_Testo dell'esercizio_
━━━━━━━━━━━━━━━━

Presi uno stelo di paglia dal mio letto, il più duro che trovai, poi mi morsi una zampa e lo intinsi nel mio sangue. Funzionava, scriveva.
In principio c’è una faina che viene cacciata di casa perché è zoppa. E un anno dopo, giorno più giorno meno, il suo autore che vince uno dei premi più importanti del panorama letterario italiano: Bernardo Zannoni, con il suo romanzo d’esordio I miei stupidi intenti, si aggiudica la sessantesima edizione del Premio Campiello. È un trionfo piacevolmente inatteso, il suo. Al Gran Teatro La Fenice di Venezia, con i suoi capelli scarmigliati e lo sguardo commosso, il giovane Zannoni mostra orgoglioso la vera da pozzo simbolo del Premio.
«Ero talmente convinto che non avrei vinto, che non avevo nemmeno preparato il discorso», ma la vittoria è schiacciante, con 101 voti dei 300 dell’intera giuria. Nella cinquina finalista, I miei stupidi intenti competeva con Antonio Pascale e il suo La foglia di fico, Einaudi, arrivato al secondo posto, Elena Stancanelli con Il tuffatore, La nave di Teseo, Fabio Bacà con Nova, Adelphi, e Daniela Ranieri con Stradario aggiornato di tutti i miei baci, Ponte alle Grazie.
L’originalità del romanzo, del resto, saltava subito all’occhio. Il libro parla dell’educazione di una faina, in una sorta di favola – si legge sulla quarta di copertina – a metà tra «Camus e un film della Pixar». A chi lo paragona a un Esopo o a un Fedro, Zannoni stesso risponde che forse si avvicina a loro per il tema, che è il mondo animale, su questo non c’è dubbio, ma anche che ognuno scrive (o legge) per ritrovare «la propria natura in ciò che è al di fuori di noi, le piante e gli animali».

━━━━━━━━━━━━━━━━

_Dati disponibili_
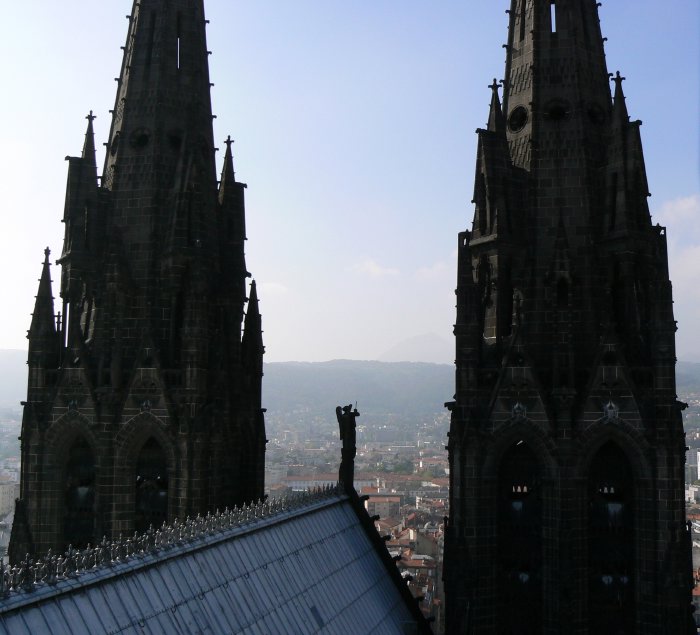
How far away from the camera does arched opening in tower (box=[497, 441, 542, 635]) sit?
100 ft

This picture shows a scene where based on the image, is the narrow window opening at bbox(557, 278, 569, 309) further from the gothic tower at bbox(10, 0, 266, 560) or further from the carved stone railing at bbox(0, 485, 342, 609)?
the gothic tower at bbox(10, 0, 266, 560)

━━━━━━━━━━━━━━━━

_Compito A_
Rispondi in breve, in base al testo sul Premio Campiello:
(i) Quanti voti ha ottenuto il romanzo di Zannoni?
(ii) Quale libro è arrivato al secondo posto?
(iii) In quale luogo Zannoni mostra la vera da pozzo simbolo del Premio?
_Compito B_
Stabilisci se ciascuna affermazione concorda con il testo sul Premio Campiello. Rispondi sì o no e cita le parole del testo che lo decidono.
(i) Nel romanzo la faina viene cacciata di casa perché è zoppa.
(ii) Zannoni aveva preparato un discorso per la vittoria.
(iii) Nova è il libro di Daniela Ranieri.
_Compito C_
Completa il testo sul Premio Campiello, proseguendo dopo la sua ultima frase.

_Risposta A_
(i) 101 voti su 300.
(ii) La foglia di fico di Antonio Pascale.
(iii) Al Gran Teatro La Fenice di Venezia.

_Risposta B_
(i) Sì: "una faina che viene cacciata di casa perché è zoppa".
(ii) No: "non avevo nemmeno preparato il discorso".
(iii) No: "Fabio Bacà con Nova, Adelphi".

_Risposta C_
Cominciai a scrivere la mia storia […] sorpreso di quanto avessi vissuto, ancora incerto di come sarebbe andato a finire.
I miei stupidi intenti racconta della vita di Archy, una faina che vive con la madre e i fratelli nella foresta. Le loro giornate sono scandite dalla fame e dai tentativi di sopperirvi, in un clima sempre minaccioso e violento, finché Archy, goffamente, non cade da un albero e si azzoppa. Reso inutile, perché non può più cacciare, la madre lo manda dalla volpe Solomon, un vecchio usuraio verso cui tutti provano timore e rispetto. Qui le cose non sono semplici, per Archy, anche se, con il tempo, la volpe vedrà in questa faina disgraziata un guizzo d’intelligenza che lo spingerà a insegnarle il suo più grande segreto: leggere.
Inizia così, per la faina, un lungo percorso di educazione, che non porterà l’animale alla redenzione, tutt’altro: imparare a leggere e a scrivere come gli uomini porterà Archy a comprendere le tristi verità del mondo, tra cui la morte, la malattia, la paura. I miei stupidi intenti è una favola in cui nessun animale vorrebbe essere umanizzato, uno spaccato della condizione umana vista da fuori, da ciò che è del tutto altro da noi.